Book Review of Hallucinating Foucault

Hallucinating Foucault
reviewed on + 83 more book reviews
Helpful Score: 1


From Publishers Weekly
Reading is a solitary act, yet the relationship between reader and writer is eerily intimate, a faraway mind locked in a text reaching out to touch another across a silent chasm. But what happens when an isolated reader is so moved by the writing before him that he feels he must seek out his author and consummate their distant love affair? In her first novel, literary scholar Duncker has crafted a moving, mysterious answer to that question. Her unnamed protagonist is a 22-year-old English university student preparing his thesis on the work of Paul Michel, a brilliant novelist now confined to a French insane asylum. "University libraries are like madhouses, full of people pursuing wraiths, hunches, obsessions," he explains. "The person with whom you spend most of your time is the person you're writing about." Immersing himself in Michel's serene, indifferent prose and searching for clues about the rebellious, uncontrollable man behind the text, the student uncovers Michel's admiration for the transgressive French philosopher Michel Foucault. Urged on by his single-minded girlfriend, the student travels to France, where the tragically insane author and his unseen reader meet for the first time and become inextricably involved in entirely unexpected ways. Blurring the line between the historically real (Foucault) and the invented (Michel), Duncker's writing is oblique and thoughtful, a blend of playful narrative twists and meditations on the act of reading, the nature of fiction and homosexuality and the relationship between love and madness. (Jan.) FYI: Duncker teaches writing, literature and feminist theory at the University of Wales.

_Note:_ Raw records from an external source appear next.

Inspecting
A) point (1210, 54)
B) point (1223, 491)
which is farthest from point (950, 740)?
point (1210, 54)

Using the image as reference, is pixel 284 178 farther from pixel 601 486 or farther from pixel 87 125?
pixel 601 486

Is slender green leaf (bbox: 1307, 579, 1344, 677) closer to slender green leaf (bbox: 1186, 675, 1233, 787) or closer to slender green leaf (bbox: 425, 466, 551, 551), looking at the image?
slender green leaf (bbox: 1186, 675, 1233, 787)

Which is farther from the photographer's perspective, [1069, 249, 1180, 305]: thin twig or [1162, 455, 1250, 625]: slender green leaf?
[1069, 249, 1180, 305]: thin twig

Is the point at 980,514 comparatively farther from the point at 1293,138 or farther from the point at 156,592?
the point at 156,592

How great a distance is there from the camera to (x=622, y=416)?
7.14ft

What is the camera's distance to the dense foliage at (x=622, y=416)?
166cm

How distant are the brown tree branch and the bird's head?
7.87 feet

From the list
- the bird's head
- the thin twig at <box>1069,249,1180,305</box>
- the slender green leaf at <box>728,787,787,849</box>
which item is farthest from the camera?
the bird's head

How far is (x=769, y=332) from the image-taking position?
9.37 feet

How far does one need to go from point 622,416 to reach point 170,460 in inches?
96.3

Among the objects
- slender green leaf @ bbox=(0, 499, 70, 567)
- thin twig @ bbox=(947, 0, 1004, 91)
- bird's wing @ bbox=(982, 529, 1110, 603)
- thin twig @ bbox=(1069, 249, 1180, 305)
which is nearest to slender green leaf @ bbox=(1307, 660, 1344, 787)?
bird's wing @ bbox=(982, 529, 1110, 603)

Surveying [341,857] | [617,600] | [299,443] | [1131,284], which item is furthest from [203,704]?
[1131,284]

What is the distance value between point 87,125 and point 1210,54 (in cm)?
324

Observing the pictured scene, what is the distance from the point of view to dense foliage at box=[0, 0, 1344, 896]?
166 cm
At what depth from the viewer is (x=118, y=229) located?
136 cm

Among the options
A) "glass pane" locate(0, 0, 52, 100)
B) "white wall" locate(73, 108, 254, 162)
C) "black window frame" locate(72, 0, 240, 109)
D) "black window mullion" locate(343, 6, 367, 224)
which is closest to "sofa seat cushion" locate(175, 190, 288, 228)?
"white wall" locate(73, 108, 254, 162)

She was born in the West Indies, educated at Bedales, Oxford and Cambridge, and now divides her time between Wales and France.

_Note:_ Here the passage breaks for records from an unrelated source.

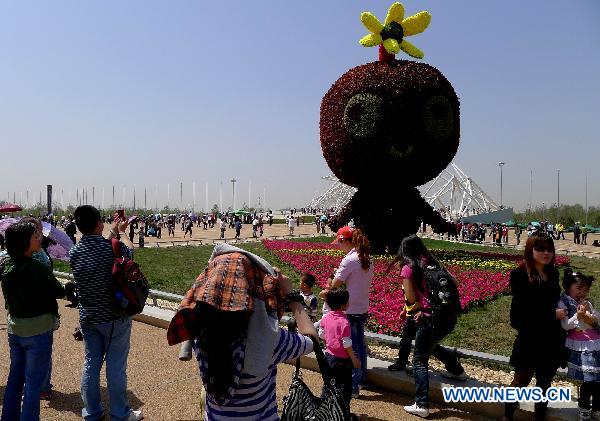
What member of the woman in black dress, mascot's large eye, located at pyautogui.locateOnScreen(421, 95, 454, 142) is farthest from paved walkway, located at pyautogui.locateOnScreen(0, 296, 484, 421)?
mascot's large eye, located at pyautogui.locateOnScreen(421, 95, 454, 142)

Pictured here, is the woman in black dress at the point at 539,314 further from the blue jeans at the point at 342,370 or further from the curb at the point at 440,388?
the blue jeans at the point at 342,370

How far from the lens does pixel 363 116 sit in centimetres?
1564

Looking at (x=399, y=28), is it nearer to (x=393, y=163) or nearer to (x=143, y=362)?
(x=393, y=163)

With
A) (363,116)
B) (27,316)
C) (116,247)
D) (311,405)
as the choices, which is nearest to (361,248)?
(311,405)

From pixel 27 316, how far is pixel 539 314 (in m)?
4.23

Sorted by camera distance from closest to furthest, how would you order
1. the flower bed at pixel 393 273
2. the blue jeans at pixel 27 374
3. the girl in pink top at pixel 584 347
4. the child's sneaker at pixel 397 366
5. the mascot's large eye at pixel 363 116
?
the blue jeans at pixel 27 374 → the girl in pink top at pixel 584 347 → the child's sneaker at pixel 397 366 → the flower bed at pixel 393 273 → the mascot's large eye at pixel 363 116

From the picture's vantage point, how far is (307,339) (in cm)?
284

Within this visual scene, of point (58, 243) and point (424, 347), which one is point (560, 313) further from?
point (58, 243)

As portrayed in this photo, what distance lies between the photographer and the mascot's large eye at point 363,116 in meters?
15.4

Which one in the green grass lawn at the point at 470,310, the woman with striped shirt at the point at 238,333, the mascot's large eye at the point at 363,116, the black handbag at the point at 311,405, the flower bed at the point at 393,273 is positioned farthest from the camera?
the mascot's large eye at the point at 363,116

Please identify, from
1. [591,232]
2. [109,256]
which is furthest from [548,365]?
[591,232]

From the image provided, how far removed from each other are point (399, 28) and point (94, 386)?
15.2 metres

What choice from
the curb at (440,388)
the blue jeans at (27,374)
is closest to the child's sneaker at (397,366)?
the curb at (440,388)

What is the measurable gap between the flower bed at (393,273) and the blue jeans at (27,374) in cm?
335
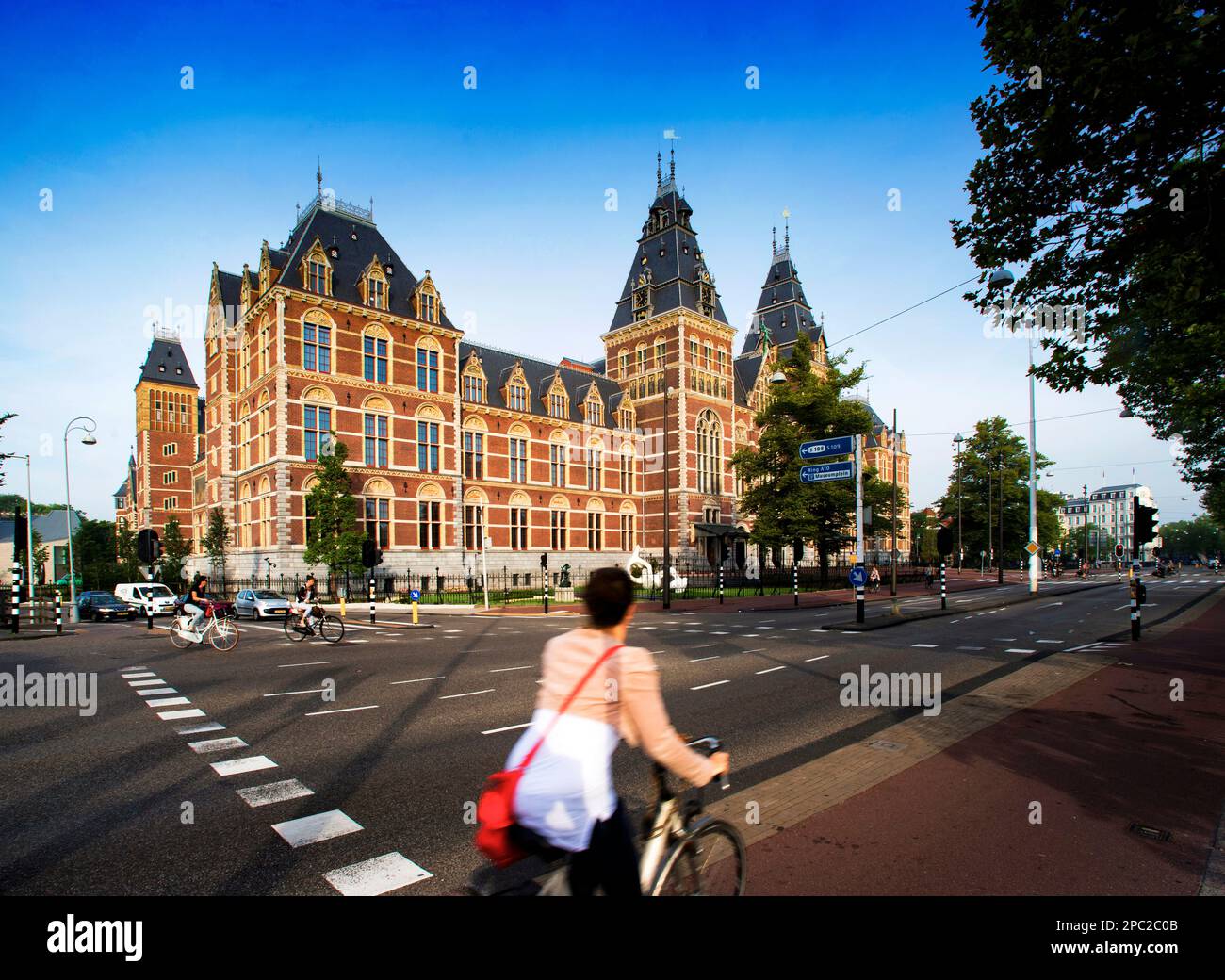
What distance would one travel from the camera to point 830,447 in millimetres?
17594

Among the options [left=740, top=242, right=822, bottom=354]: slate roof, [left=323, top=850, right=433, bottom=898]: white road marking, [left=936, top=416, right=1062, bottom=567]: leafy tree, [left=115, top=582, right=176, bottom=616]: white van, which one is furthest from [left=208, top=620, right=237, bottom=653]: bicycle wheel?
[left=936, top=416, right=1062, bottom=567]: leafy tree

Copyright 1996 Reed Business Information, Inc.--This text refers to the Hardcover edition.
A beautifully refreshing and creative work of art. Duncker challenges the status quo using fictitious characters struggling with real issues and societal constraints on love, creativity, and uniqueness. Duncker points out that insanity is perceived as anything that strays outside of societal norms. She also manages to make it very clear that stepping outside of societal norms is necessary to portray a more complete view of what is . . . its the diverse thought, experiences and perceptions of the whole of society that gets us closer to the truth of our collective reality. I thoroughly enjoyed the way the reader/writer relationship is portrayed in the novel. I finished this book believing that any writer worth the ink in his typewriter should hold the relationship with his reader in the highest regard and adoration. In doing so, the reader makes the writer accountable for producing work that will strengthen and glorify the relationship; forcing the writer to write from the heart and soul . . . .the center of any successful relationship.